Cloud Cover (with nocturnal emissions?)

 

The thunderheads curve in grim grins

above my bared head; their laughter rumbles

and booms about

like a cheap flask passed haphazardly throughout

a soaks' convention:

filled with false spirits,

bloated with insubstantiality,

towering with depression.

Ah! they are risible,

while i, deflatable,

cower beneath their scornful derision.

 

"Where is she now,

that bright star beneath which you basked

so blithely,

while we,

darkly imbrued with mundane stains, cowered away

lest gratuitous beams

vaporize our dark dominion?"

 

In  deed.

 

And I, in need of sublunary consolation

(o moon of my delight),

regret, ah! deeply, the passing of the light…

which is somehow related to my lack of sight.

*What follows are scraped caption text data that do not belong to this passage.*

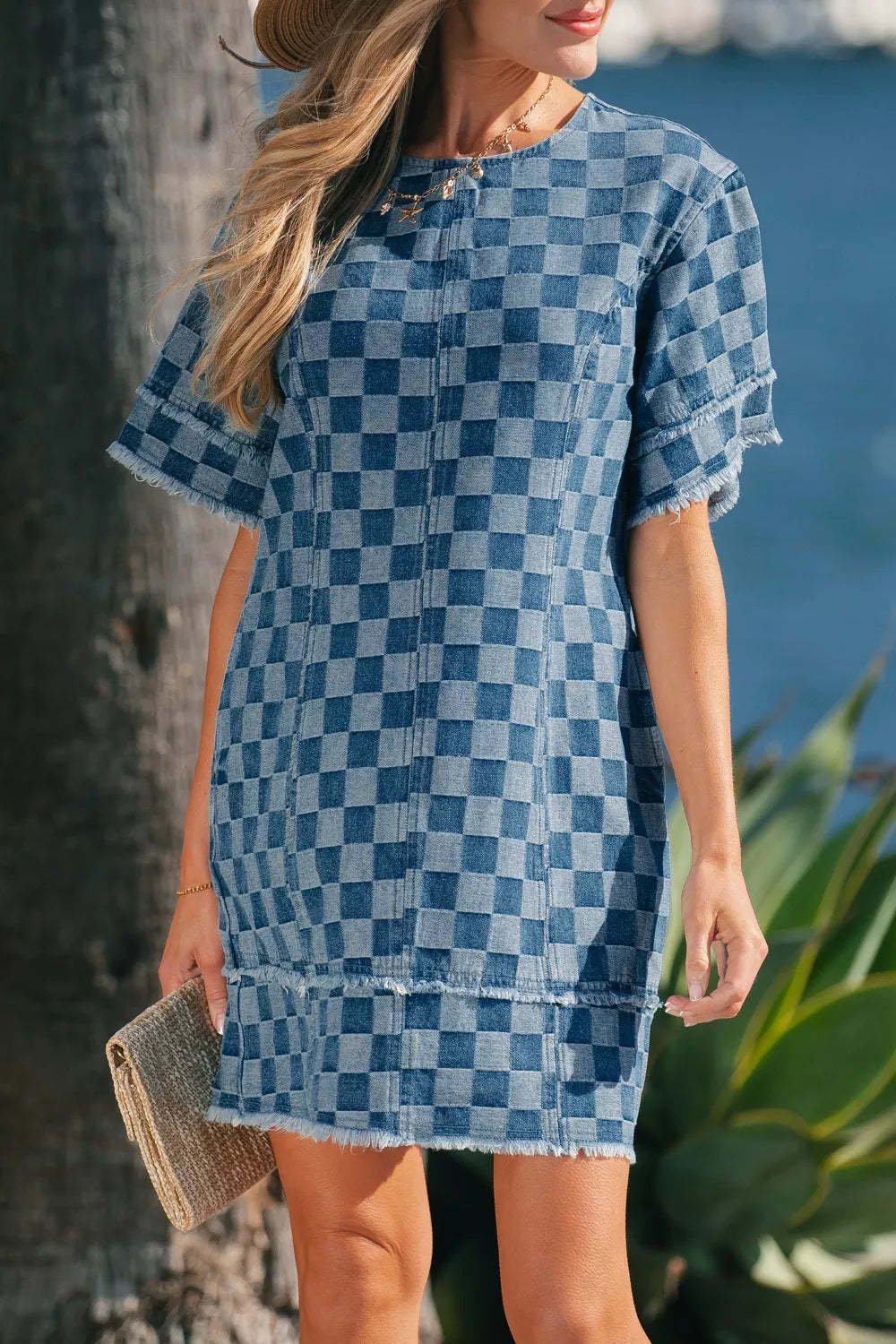 Frayed Hem Checkered Denim Mini Dress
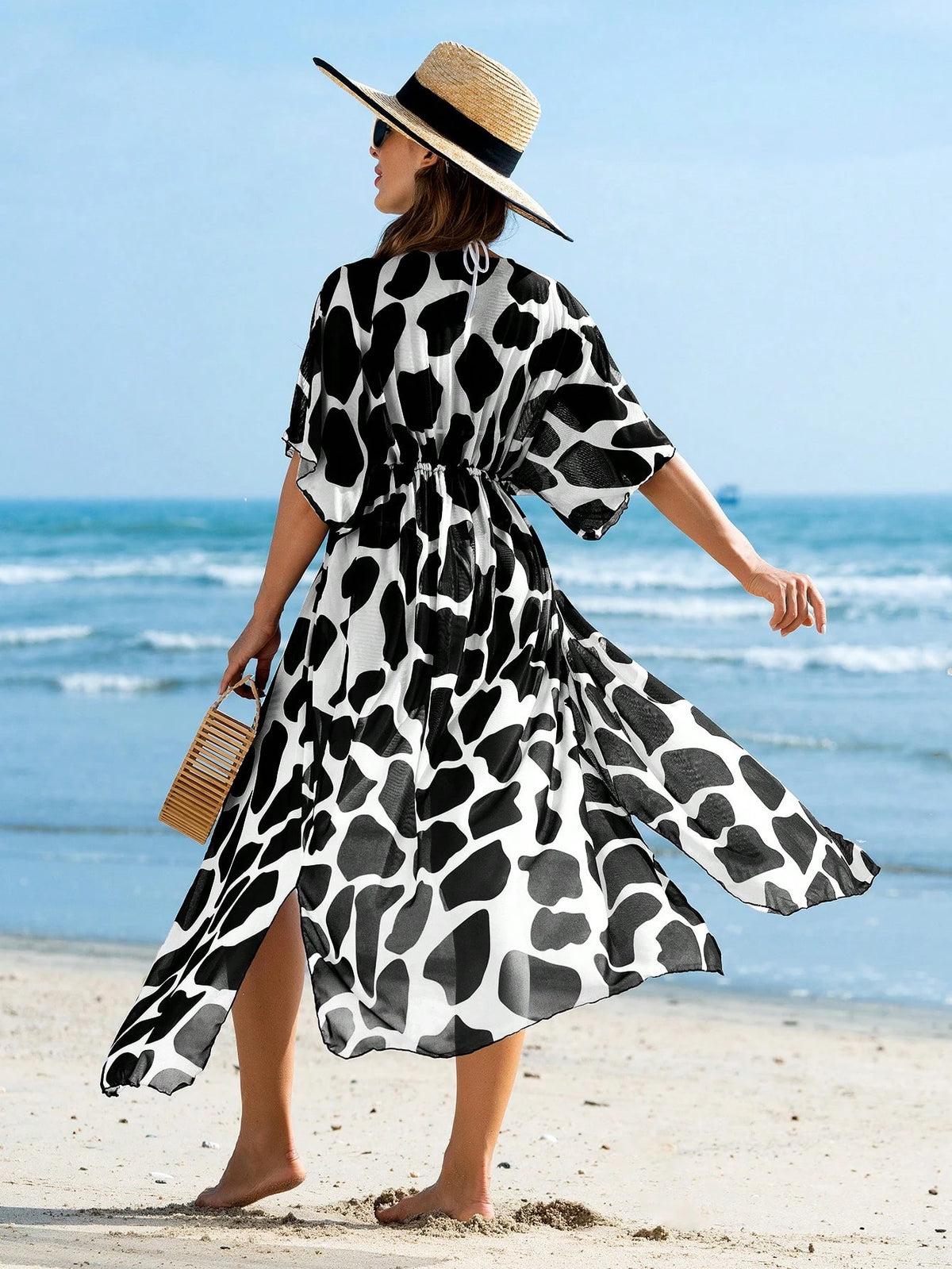 Swim Lushoire Verão Praia Férias Lazer Kimono com Cintura Cordão em Malha Transparente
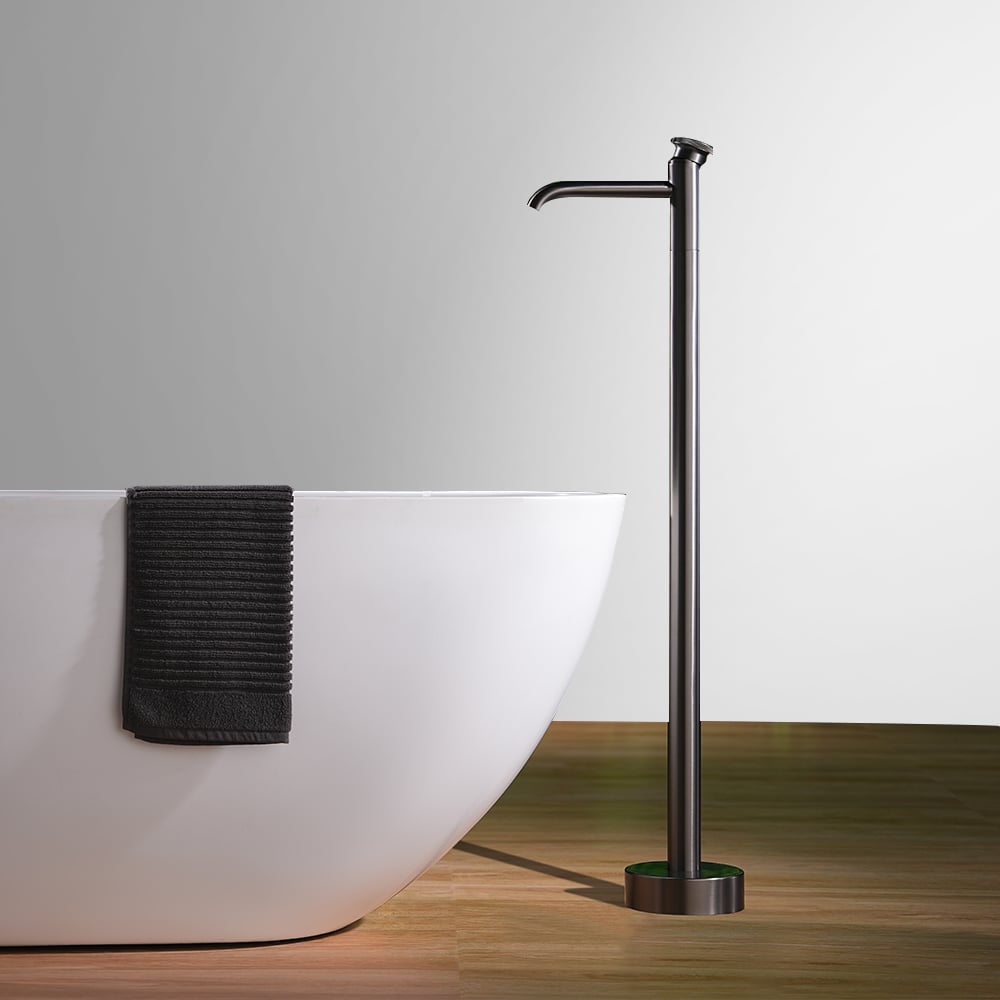 E94 Modern Bath Tub Faucet Set Brass Freestanding Waterfall Tap and Shower Mixer Combo Rose Gold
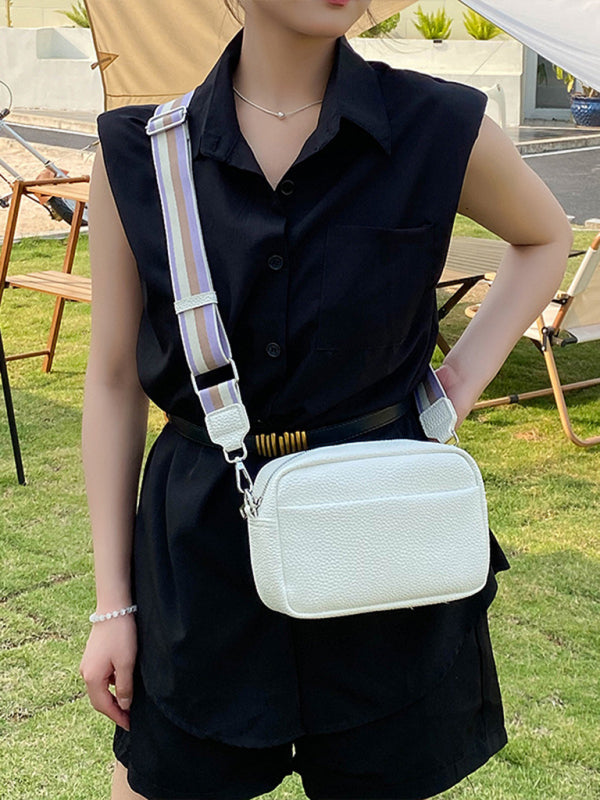 Solid Color PU Messenger Bag Women's Small Bag Ladies Shoulder Bag Small Square Bag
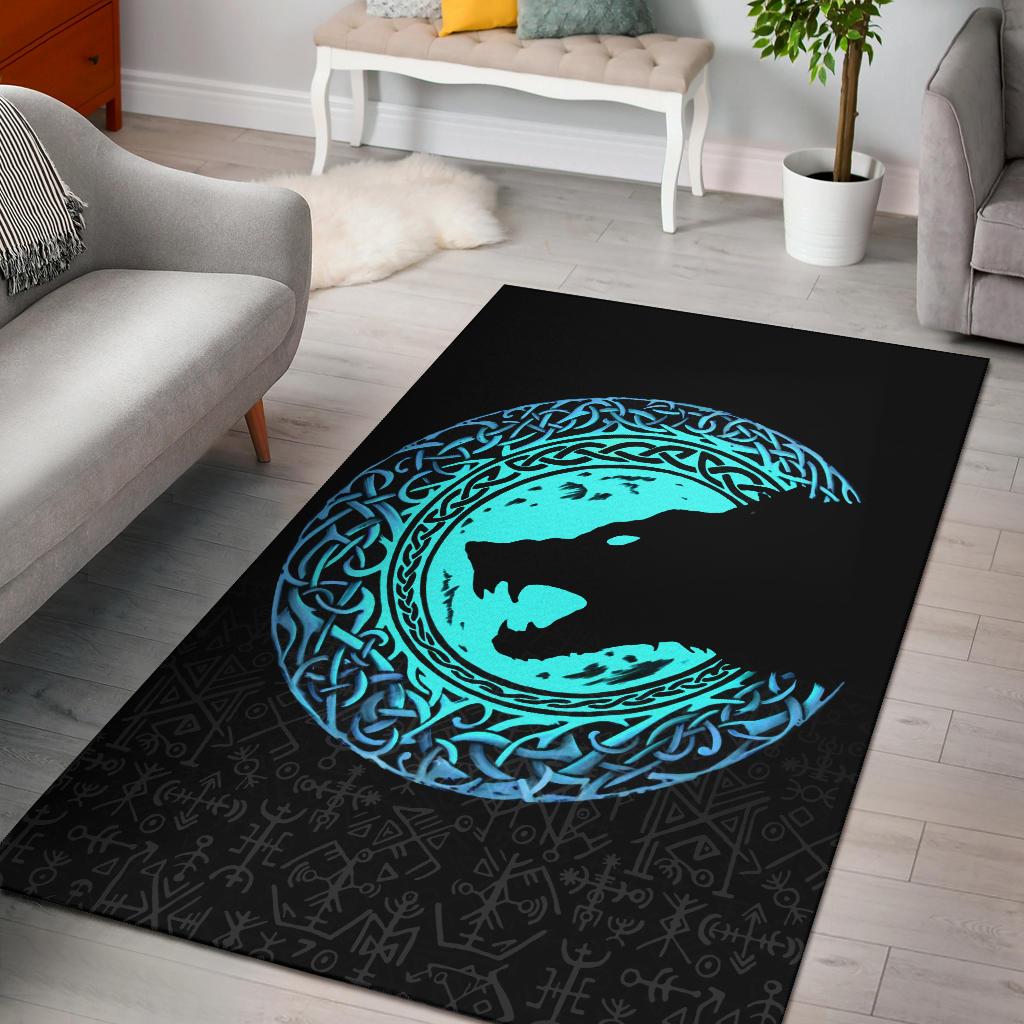 Viking Area Rug Fenrir Norse Wolf RLT12 - Wonder Print Shop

And in the night – the long, Stygian night –

how they drip their viperish might!

 

Autumn Bomb

It was in the late fall that I truly fell;

when the leaves were turning the

       color of unfulfilled promises,

and the skies were mottled with

       overly-ripe clouds,

ready to deliver much more than

       the weatherman had promised

but not nearly as much as a lover hoped.

 

My fall was as silent as those leaden

       drops from weightless supports,

       and as heavy in their impact.

In the meanwhile, the ground soaked up

       their moisture and mine

       with equal uncaring thirst.

 

Fool’s Gold

 

Alas, Chrysostrom!

That you did love in vain is lamentable;

that you did love without reason is tragedy.

But:

Were Dulcinea in truth Aldonsa,

or Marcela the image of Medusa,

would you still love her?

Sacrifice for her?

Die for her?

 

Et tu, Brute?

 

Morning light

When I had you

I became a king,

and built a castle

by the sea.

 

But you left…

 

The tide came in

and crumbled my dreams

into

      grains

                of

                   sand

leaving memories

      like bile

in my mouth.

 

The morning light

dispelled the night’s

opiate darkness.

 

Once again,

I am the court jester.

 

 

sexual revolution

tell me,

ms lillywhitebody,

does living

in your ivory tower

provide fulfillment

in every sort of way?

when you sing

the lovesong of j. alfred platonic,

should i

just hum along,

touching your mind

in an ososensual sort of way

that transcends the bawdy,

and disdain such course plotting

as a neanderthal past time?

but how free thinking

can i get?

 

Song of Freedom

Just as the sun does not stay in one place,

I wanted my freedom, and left with no trace.

I asked for this (not wanting to give):

No strings or commitments, and thus I now live.

 

Let loose the Furies; to anger give vent…

Each time I cry “fool!” it’s a wasted breath spent.

No good to yearn for what is now gone;

Can one turn back the clock or undo the wrong?

 

So all I can ask is what you will give

In the way of solace that might help me live.

Sign me a song that’s gentle and sweet,

Of meadows where sunlight and cool breezes meet.

 

Whisper a poem that is noble and kind,

Where the searching soul sees what he longs to find.

Cry me a tear in ironic praise:

I’ll get what I asked for the rest of my days.